*** Begin section ***

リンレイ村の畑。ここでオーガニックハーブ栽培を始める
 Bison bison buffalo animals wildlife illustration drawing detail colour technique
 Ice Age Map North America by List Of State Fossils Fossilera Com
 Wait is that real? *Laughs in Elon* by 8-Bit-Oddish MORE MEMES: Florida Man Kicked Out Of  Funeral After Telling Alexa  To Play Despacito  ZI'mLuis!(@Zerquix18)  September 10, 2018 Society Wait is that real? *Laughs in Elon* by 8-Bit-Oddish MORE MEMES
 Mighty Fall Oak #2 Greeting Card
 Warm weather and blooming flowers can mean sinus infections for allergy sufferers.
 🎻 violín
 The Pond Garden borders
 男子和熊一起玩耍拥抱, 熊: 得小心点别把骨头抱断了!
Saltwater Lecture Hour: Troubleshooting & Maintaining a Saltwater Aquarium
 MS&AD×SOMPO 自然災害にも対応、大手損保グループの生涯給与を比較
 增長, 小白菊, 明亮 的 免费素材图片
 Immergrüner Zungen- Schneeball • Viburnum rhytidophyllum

*** End section ***

- YOUR OBJECTIVE -
Starting at the line in the records above that contains "Mighty Fall Oak #2 Greeting Card", output every line up to and including the last one, with nothing added.

- RESPONSE TO THE TASK -
 Mighty Fall Oak #2 Greeting Card
 Warm weather and blooming flowers can mean sinus infections for allergy sufferers.
 🎻 violín
 The Pond Garden borders
 男子和熊一起玩耍拥抱, 熊: 得小心点别把骨头抱断了!
Saltwater Lecture Hour: Troubleshooting & Maintaining a Saltwater Aquarium
 MS&AD×SOMPO 自然災害にも対応、大手損保グループの生涯給与を比較
 增長, 小白菊, 明亮 的 免费素材图片
 Immergrüner Zungen- Schneeball • Viburnum rhytidophyllum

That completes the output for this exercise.